◆ Documento de origem:

O estado de calamidade pública e a possibilidade de prorrogação do pagamento de tributos federais

O estado de calamidade pública e a possibilidade de prorrogação do pagamento de tributos federais

09 abr 2020

Por Juliana de Holanda Negreiros Ulhôa, advogada no escritório Crosara Advogados

Vivemos tempos de medo, incerteza e insegurança. O coronavírus se alastrou pelo mundo de forma incontrolável e exponencial, e o aumento no número de casos e a disseminação global da doença fizeram com que a Organização Mundial da Saúde (OMS) decretasse a pandemia da Covid-19, no dia 11 de março de 2020.

No entanto, a preocupação com a saúde pública e as medidas que buscam impedir o alastramento desenfreado da doença vêm acompanhadas de crise econômica de caráter mediato e imediato, de proporções gigantescas e até, possivelmente, catastróficas. Os impactos da pandemia são tão graves que transcendem a saúde pública e afeta diretamente a economia.

Nesse contexto, considerando a necessidade premente do governo federal manter o controle da economia, em paralelo com a crise na saúde pública, no dia 20 de março de 2020, o Congresso Nacional, em atendimento à solicitação do presidente da República, publicou o Decreto Legislativo n° 06/2020, reconhecendo a ocorrência do estado de calamidade pública com efeitos até dia 31 de dezembro de 2020.

◆ Atividades:
A - Reproduza fielmente o trecho do artigo sobre a prorrogação de tributos federais que começa em "No entanto, a" e termina em "diretamente a economia.".
B - Responda com base no artigo sobre a prorrogação de tributos federais:
(i) Em que data a Organização Mundial da Saúde decretou a pandemia da Covid-19?
(ii) Qual ato o Congresso Nacional publicou para reconhecer o estado de calamidade pública?
(iii) Até que data vão os efeitos desse estado de calamidade pública?
C - Como o artigo sobre a prorrogação do pagamento de tributos federais poderia prosseguir? Escreva a continuação a partir da última frase apresentada.

◆ Registros:
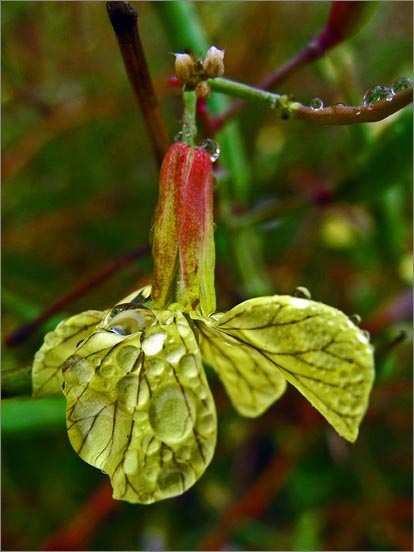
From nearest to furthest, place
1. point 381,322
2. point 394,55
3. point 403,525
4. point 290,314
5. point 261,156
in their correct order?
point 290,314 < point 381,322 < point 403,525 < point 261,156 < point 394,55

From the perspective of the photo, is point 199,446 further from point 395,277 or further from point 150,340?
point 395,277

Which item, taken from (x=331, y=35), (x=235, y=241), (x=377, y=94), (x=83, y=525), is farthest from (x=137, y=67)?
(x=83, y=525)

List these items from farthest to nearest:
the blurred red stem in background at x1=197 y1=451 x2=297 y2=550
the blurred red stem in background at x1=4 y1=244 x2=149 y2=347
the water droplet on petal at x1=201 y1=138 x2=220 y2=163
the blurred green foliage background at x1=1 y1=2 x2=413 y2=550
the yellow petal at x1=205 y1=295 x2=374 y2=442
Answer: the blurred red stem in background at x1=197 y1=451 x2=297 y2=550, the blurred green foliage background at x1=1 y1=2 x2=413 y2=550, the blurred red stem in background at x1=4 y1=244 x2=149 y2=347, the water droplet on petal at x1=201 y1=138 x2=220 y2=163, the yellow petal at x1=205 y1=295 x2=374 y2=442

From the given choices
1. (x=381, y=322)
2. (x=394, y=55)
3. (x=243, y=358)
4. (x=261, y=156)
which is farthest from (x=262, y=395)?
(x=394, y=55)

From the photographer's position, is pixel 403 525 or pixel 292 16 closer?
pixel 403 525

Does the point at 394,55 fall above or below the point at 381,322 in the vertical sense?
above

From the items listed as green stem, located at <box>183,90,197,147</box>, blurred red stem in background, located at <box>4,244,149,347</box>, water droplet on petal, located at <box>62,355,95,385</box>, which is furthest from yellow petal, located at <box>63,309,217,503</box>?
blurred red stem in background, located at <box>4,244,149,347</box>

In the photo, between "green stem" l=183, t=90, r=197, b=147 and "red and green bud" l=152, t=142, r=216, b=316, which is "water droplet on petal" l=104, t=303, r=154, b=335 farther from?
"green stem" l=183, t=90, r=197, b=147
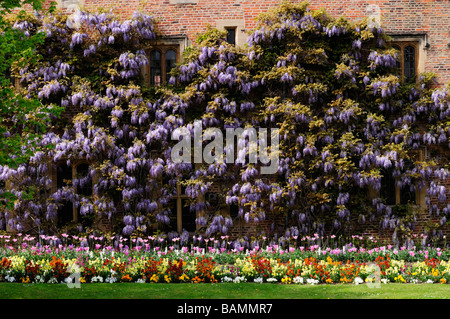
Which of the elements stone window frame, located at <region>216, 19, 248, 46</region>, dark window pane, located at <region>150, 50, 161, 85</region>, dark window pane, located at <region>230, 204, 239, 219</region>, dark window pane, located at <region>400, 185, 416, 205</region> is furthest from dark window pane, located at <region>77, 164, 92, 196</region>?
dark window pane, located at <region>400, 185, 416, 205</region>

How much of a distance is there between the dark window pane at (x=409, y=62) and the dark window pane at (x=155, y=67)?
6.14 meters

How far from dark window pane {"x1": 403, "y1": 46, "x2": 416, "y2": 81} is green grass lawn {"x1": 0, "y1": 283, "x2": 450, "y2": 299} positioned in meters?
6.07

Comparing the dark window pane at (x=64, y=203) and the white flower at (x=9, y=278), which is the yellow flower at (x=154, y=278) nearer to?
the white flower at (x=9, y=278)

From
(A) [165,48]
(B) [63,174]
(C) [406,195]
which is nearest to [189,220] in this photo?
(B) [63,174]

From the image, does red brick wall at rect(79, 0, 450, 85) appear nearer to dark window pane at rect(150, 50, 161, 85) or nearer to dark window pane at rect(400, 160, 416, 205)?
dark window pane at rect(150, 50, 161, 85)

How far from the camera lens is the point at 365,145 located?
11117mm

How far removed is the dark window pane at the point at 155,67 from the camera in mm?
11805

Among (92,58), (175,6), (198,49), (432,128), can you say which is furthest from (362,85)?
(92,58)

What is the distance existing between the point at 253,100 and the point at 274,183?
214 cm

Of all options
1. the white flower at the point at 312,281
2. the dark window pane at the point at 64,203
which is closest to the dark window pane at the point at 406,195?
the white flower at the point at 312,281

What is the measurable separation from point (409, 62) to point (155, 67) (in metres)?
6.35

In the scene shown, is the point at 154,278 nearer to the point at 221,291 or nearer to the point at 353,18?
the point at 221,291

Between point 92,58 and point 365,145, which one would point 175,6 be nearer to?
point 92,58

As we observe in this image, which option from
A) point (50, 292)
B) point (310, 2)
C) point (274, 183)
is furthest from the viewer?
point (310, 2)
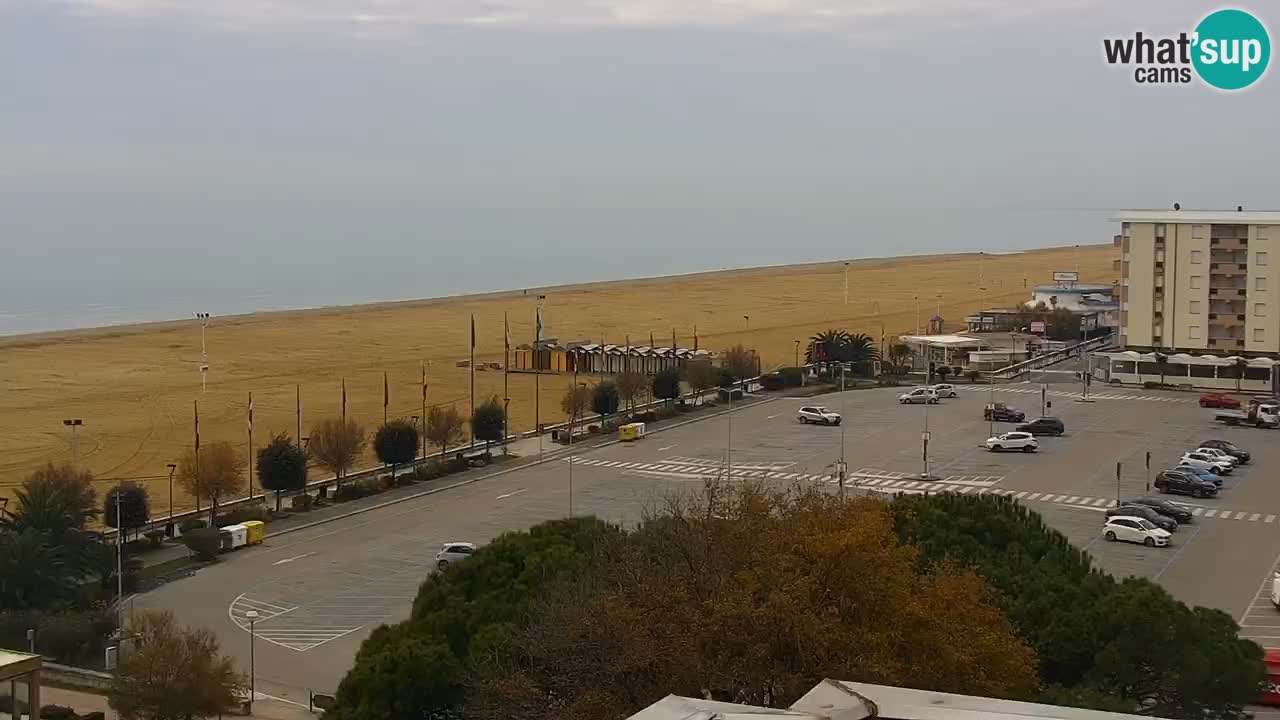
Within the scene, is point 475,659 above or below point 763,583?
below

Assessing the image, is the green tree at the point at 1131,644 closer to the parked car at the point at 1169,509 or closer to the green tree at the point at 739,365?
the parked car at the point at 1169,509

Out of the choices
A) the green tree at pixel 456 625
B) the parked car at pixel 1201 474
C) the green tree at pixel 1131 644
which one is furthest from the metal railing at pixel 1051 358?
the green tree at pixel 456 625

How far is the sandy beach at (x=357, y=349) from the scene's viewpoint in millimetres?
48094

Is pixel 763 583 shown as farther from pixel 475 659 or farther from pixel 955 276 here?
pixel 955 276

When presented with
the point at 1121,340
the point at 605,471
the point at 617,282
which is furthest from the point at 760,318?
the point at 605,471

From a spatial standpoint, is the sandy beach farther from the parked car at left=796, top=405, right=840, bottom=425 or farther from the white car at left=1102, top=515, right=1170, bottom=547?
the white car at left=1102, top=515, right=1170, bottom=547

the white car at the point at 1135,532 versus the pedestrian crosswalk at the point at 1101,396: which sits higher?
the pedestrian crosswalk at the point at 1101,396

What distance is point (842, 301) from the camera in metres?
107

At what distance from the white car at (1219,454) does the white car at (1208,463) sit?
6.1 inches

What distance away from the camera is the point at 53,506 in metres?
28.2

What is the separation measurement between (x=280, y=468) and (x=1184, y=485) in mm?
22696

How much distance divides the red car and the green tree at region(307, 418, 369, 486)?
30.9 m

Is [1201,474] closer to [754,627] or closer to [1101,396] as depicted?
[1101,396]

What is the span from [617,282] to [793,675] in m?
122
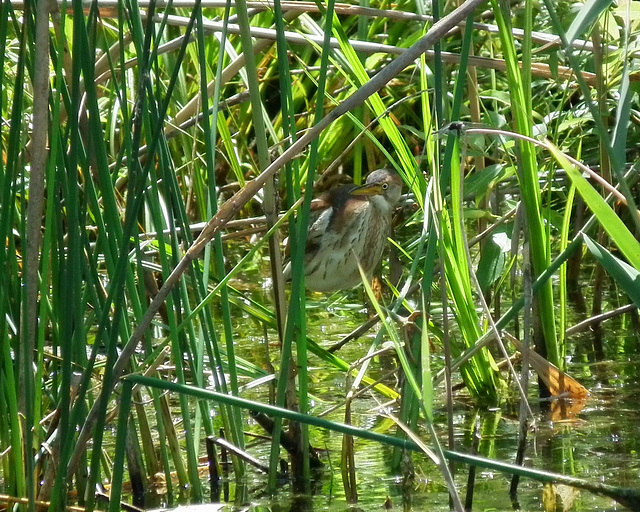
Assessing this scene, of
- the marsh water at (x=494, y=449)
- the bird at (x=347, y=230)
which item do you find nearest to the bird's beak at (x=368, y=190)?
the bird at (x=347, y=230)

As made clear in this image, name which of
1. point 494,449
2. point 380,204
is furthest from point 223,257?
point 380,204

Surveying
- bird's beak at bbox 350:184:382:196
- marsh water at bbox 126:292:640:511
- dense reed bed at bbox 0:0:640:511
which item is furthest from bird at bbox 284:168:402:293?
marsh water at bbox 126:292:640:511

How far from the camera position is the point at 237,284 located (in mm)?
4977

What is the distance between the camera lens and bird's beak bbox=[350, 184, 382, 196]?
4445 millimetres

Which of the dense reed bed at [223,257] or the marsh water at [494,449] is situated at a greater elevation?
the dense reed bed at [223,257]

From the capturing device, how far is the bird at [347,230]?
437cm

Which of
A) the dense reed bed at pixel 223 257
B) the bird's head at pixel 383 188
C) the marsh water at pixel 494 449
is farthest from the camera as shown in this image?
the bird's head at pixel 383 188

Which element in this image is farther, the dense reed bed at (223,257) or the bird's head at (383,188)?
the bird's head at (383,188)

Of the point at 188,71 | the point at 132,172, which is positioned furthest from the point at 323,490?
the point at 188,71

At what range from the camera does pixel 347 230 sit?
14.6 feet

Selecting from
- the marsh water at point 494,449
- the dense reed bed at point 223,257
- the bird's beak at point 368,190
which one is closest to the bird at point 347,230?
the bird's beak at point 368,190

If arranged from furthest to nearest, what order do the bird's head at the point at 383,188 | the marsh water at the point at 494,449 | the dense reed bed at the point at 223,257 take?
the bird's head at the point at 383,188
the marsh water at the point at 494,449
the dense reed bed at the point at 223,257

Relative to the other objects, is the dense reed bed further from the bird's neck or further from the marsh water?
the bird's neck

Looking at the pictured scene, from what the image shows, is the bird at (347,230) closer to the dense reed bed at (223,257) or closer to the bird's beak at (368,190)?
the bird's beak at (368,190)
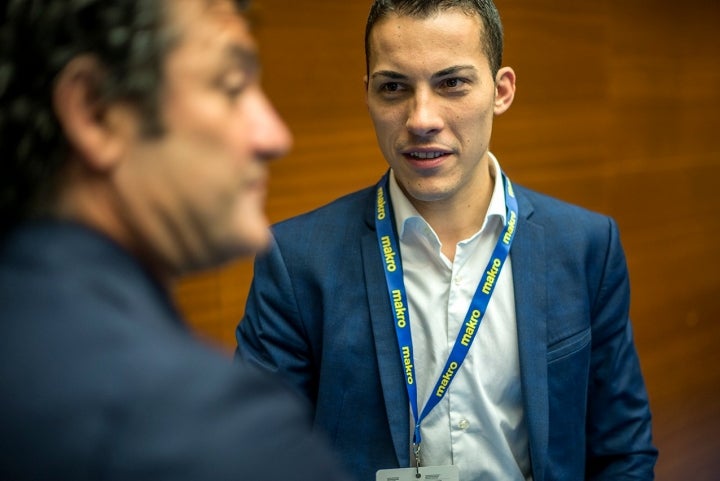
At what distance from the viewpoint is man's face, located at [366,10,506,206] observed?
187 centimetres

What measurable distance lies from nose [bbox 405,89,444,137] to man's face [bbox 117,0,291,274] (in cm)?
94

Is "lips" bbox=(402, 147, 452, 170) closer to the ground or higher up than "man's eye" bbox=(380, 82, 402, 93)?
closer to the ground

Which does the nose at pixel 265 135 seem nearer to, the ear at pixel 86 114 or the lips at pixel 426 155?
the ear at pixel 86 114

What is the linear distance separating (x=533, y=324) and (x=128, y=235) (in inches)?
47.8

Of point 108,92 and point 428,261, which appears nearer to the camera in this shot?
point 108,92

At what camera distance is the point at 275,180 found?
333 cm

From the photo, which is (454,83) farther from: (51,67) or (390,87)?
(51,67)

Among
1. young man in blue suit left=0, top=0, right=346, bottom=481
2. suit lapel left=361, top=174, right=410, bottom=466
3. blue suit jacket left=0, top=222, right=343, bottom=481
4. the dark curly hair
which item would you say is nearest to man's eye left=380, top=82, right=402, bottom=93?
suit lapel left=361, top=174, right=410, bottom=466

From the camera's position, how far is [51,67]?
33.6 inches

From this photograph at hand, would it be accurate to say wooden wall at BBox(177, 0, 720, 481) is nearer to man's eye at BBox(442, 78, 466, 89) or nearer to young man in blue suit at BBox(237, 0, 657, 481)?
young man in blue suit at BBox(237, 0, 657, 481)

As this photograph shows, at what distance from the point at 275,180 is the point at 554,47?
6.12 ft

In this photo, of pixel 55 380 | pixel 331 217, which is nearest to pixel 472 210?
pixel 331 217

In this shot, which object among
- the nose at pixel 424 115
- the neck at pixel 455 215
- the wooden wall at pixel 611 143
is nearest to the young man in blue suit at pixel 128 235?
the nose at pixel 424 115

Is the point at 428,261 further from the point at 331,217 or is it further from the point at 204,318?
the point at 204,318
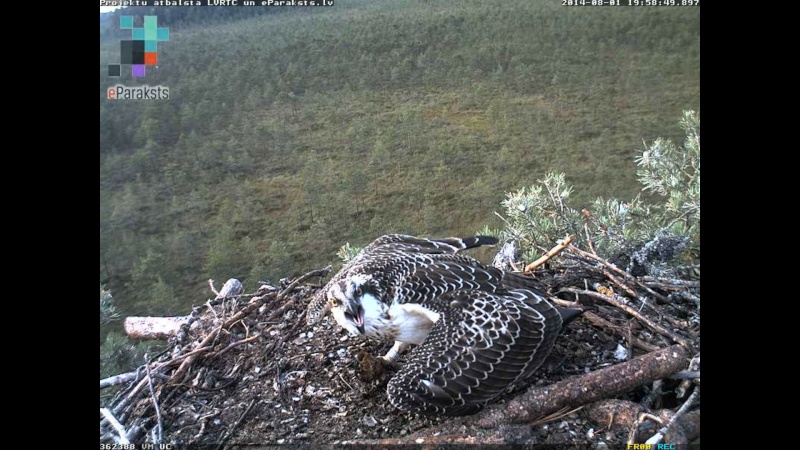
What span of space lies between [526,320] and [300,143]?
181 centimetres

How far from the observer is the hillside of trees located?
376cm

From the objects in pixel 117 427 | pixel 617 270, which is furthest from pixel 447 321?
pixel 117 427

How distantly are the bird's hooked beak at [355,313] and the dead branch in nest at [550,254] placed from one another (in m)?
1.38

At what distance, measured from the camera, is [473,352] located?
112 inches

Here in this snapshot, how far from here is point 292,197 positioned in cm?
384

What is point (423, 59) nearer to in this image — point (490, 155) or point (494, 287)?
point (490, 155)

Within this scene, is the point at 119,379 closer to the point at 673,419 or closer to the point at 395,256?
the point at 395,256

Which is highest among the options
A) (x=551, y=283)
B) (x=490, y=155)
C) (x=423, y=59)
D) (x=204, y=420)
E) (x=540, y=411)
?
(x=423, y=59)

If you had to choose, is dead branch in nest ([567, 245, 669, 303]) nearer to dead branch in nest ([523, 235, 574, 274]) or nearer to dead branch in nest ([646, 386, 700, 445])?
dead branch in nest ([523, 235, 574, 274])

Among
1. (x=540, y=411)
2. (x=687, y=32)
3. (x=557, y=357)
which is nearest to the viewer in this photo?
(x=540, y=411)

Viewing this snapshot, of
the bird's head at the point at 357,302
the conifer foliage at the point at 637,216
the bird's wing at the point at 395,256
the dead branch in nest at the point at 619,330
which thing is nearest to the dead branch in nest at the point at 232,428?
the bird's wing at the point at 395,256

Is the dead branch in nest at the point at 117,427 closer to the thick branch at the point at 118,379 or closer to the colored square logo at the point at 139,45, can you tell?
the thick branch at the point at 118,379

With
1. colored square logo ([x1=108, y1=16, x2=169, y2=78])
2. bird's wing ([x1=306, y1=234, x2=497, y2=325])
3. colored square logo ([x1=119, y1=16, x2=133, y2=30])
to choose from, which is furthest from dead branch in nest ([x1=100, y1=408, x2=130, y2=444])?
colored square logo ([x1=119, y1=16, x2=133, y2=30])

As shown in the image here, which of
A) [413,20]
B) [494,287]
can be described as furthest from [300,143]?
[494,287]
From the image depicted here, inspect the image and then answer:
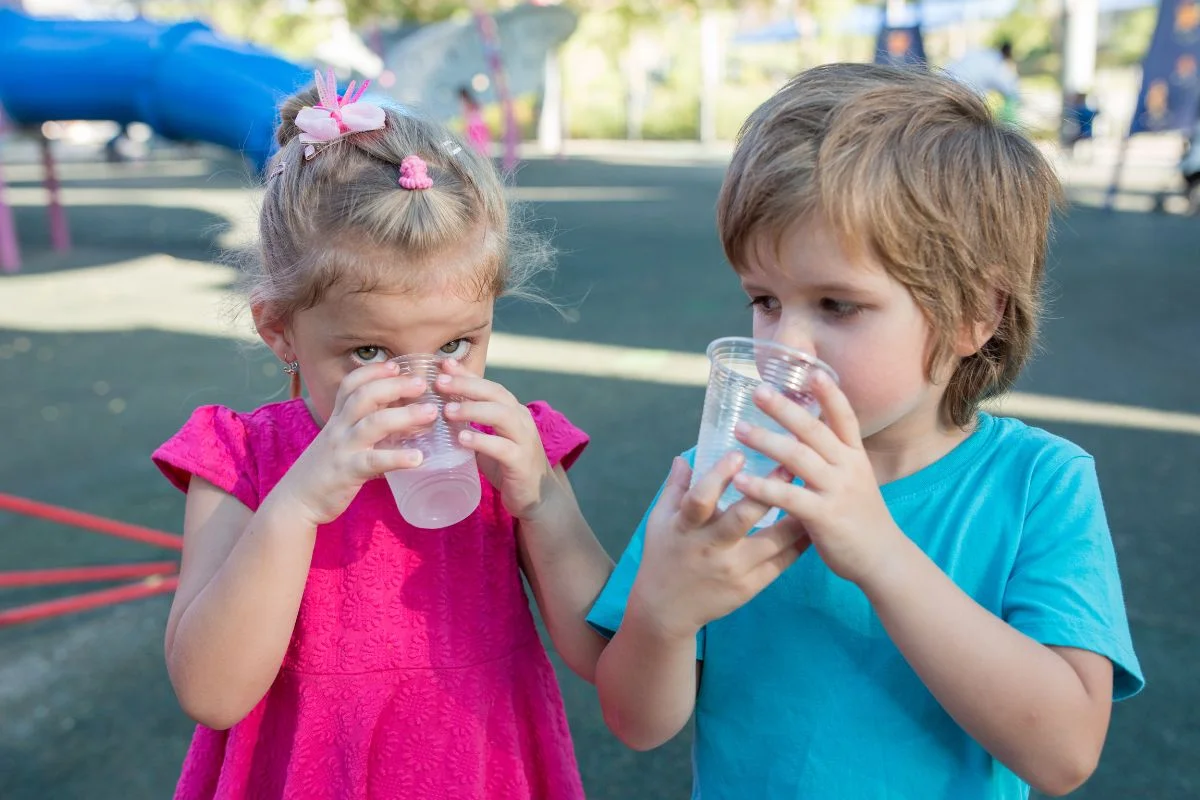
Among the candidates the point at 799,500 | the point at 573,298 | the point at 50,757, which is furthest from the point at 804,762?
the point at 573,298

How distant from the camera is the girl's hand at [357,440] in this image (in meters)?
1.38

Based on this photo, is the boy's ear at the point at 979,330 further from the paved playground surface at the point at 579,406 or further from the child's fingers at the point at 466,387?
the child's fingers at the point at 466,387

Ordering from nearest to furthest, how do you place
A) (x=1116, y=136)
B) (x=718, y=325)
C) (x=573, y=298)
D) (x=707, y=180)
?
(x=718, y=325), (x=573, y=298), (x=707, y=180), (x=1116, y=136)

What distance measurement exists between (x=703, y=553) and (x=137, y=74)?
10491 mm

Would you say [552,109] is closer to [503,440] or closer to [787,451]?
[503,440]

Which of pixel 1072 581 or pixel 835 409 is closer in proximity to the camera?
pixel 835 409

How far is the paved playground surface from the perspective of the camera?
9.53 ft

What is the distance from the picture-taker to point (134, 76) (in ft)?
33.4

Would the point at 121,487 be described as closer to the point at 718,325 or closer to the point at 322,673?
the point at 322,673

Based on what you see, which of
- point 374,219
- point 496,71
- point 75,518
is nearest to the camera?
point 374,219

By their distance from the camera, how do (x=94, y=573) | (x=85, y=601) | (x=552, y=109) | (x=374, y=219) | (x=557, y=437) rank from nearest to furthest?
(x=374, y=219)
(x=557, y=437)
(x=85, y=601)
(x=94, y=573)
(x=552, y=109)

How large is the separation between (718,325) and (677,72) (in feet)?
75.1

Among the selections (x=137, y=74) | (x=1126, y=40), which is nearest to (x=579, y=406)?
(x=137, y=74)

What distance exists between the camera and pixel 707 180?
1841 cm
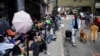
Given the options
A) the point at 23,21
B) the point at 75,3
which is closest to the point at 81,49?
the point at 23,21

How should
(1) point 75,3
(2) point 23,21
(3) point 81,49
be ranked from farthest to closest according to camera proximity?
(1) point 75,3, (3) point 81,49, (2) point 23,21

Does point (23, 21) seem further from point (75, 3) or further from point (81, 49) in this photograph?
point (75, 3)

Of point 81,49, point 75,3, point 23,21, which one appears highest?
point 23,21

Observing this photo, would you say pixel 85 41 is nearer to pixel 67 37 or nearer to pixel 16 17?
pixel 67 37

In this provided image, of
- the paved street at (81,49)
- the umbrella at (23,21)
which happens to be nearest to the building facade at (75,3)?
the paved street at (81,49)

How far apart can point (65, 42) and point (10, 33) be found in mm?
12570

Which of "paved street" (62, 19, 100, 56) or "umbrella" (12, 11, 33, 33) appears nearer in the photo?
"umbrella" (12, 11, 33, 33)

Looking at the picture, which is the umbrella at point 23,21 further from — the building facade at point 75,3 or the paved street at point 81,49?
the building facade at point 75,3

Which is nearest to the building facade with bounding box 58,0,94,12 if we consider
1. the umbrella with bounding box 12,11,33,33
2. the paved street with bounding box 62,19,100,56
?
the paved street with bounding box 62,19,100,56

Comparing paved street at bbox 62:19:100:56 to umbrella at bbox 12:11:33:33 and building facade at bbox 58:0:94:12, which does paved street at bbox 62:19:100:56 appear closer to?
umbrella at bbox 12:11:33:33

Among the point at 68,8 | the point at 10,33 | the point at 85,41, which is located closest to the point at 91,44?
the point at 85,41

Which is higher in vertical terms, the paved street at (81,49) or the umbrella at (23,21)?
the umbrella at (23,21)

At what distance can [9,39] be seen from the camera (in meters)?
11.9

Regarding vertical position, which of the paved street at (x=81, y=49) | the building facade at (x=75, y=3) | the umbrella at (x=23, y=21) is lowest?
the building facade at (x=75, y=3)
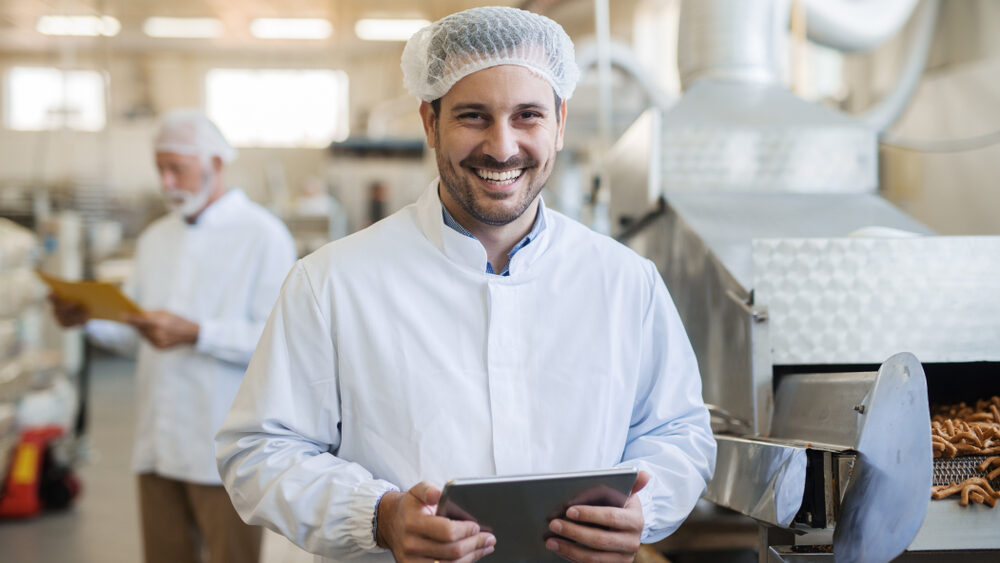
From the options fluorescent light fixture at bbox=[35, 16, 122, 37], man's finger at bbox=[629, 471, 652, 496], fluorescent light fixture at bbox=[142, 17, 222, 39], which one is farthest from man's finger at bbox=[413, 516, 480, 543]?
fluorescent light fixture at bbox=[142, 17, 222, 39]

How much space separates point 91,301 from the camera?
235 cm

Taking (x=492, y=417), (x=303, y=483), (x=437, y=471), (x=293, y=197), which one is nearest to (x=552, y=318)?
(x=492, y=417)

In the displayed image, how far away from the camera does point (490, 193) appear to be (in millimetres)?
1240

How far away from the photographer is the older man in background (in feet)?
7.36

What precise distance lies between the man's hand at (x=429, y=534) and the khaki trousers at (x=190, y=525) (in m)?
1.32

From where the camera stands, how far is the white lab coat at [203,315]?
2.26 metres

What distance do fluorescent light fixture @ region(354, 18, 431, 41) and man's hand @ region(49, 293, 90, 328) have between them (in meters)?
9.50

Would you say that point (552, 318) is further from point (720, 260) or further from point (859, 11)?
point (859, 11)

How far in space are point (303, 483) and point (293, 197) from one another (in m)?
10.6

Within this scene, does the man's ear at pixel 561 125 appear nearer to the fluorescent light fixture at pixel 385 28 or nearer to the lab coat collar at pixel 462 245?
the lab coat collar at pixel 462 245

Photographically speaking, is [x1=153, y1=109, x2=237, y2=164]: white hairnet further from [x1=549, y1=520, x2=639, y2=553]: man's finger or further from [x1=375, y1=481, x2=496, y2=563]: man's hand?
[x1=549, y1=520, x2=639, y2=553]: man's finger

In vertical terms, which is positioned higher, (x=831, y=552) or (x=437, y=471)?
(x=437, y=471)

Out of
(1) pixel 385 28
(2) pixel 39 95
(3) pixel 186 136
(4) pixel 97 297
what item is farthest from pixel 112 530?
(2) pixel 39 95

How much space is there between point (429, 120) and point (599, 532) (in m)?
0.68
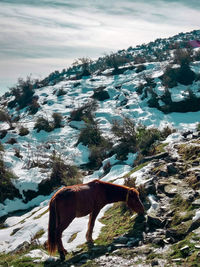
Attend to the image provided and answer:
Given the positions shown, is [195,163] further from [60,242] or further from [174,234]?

◆ Resultados das tarefas:
A -
No entanto, a preocupação com a saúde pública e as medidas que buscam impedir o alastramento desenfreado da doença vêm acompanhadas de crise econômica de caráter mediato e imediato, de proporções gigantescas e até, possivelmente, catastróficas. Os impactos da pandemia são tão graves que transcendem a saúde pública e afeta diretamente a economia.

B -
(i) Em 11 de março de 2020.
(ii) O Decreto Legislativo n° 06/2020.
(iii) Até 31 de dezembro de 2020.

C -
Dentre outros objetivos, a decretação do estado de calamidade pública permite e objetiva a flexibilização da meta fiscal da União, diante da perspectiva de elevação dos gastos públicos e queda de arrecadação devido a pandemia da Covid-19.

Em outras palavras, trata-se de um meio formal de autorização para que o estado possa gastar o dinheiro público de forma distinta e além do que foi previsto na meta fiscal do ano de 2020.

A preocupação com a economia permeia todos os níveis da federação e com o Estado de Goiás não foi diferente. Desde o primeiro registro de pessoa com Covid-19, os governos estaduais e municipais vêm adotando medidas relacionadas tanto à saúde quanto à economia.

Na via direta do que fez o governo federal, no dia 25 de março de 2020, através do Projeto de Lei n° 1599/20, houve o reconhecimento do estado de calamidade pública no Estado de Goiás. Na proporção do ente estadual, a medida pretende diminuir os impactos do déficit público no ano de 2020 que, segundo o governador do Estado, Ronaldo Caiado, está previsto para a ordem de R$ 4 bilhões em razão da pandemia.

Da mesma forma procedeu o município de Goiânia, que teve o decreto 799/2020, do prefeito Iris Rezende, aprovado no mesmo dia pela Assembleia Legislativa do Estado de Goiás, reconhecendo o estado de calamidade pública do município.

Contextualizada a atual situação do país, do Estado de Goiás, e do Município de Goiânia, importa ressaltar que, além da flexibilização do cumprimento das metas fiscais e estimativas definidas, vários outros são os desdobramentos jurídicos dessa situação excepcional.

A boa notícia é que o ordenamento jurídico tributário possui norma que autoriza a prorrogação do pagamento de tributos federais por sujeitos passivos domiciliados nos municípios abrangidos por decreto estadual que tenha reconhecido o estado de calamidade pública, como o estado de Goiás.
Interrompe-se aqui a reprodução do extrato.